あまり話すことがない祖父の説得に驚き、渋々と捜索届けを出さなかった。
それから4年、5日前に亡くなった祖父の葬式を行なっている。
葬式には色々な人が来た。中には俳優や大企業の代表取り締まり役社長など名前の聞いたことのある企業や組織の人々がきた。………祖父の知人は何故大物ぞろいなのか気になったのは秘密だ。
母は相変わらず仕事で、重要な所だけに出席し、仕事に戻っていった。
そして今、待ち合わせをしている。
祖父の遺品を片した時に見つけた電話番号。大切に保管されていた番号に電話してみると、女性の方が出てくれた。祖父の知り合いか確認し、その人に祖父が亡くなった事を話すと、今から来てくれるという事だった。

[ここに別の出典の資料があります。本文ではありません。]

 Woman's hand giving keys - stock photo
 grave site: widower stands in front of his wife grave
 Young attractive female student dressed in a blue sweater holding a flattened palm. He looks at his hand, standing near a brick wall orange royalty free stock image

しかし、今海外にいるらしく、色々あって今日着くという連絡が来た。
その人を調べると、業界では有名なカウンセラーだった。学生の対応を主とし、イジメや心に傷を負った人達を導くことから「導きの女神」とか呼ばれているらしい。
そして約束の時間の3分前にその人は来た。
式服だったがどこか懐かしく感じた。少し背が伸びたがそれ以外は変わらなかった。
「久しぶり」
そうだ、間違いない。涙が頬を伝う、しかしそれ以上に嬉しさがあった。
帰ってきた。
「お帰り。優夜」
そして、姉は帰ってきた。
・・・・・・・・・
「すみませ〜〜ん、生中2本ください」
葬式後、俺は姉と居酒屋に来ていた。
「それじゃ、爺ちゃんの安らかな眠りを願って乾杯!」
「……乾杯」
酒飲む前から酔っ払ったテンションの姉の姿を見てみる。
まず思ったのが、……その服装をやめて欲しい。
今の姉の服は式服ではなく、ポンチョのような物を着ている。……目立つ、非常〜に目立つのだ。せめてもうちょっとマシな服はなかったのだろうか。
「あるわけ無いでしょ〜〜、カウンセラーとしてやってるけれどさ、ほとんどボランティアに近いのよ。しかもスラム街とかで困っている人とかを助けるのが主だから金が無い子達に金をよこせ! って言えないでしょ」
「じゃあなんで4年分の金と帰れるだけの金があるんだよ?」
「え、爺ちゃんのヘソクリ」
詳しく聞くと、俺を追い出した後、可能なだけお金を貰えないか交渉したそうだ。その結果、1500万円ぐらいのお金を貰うことができたらしい。(これでも10分の1あるか無いかぐらいらしい)
しかし限度というものがあるので、各国で口座を作り、そこに定期的に振り込んで貰ったらしい。(法律云々は引っかかって無いと断言していた)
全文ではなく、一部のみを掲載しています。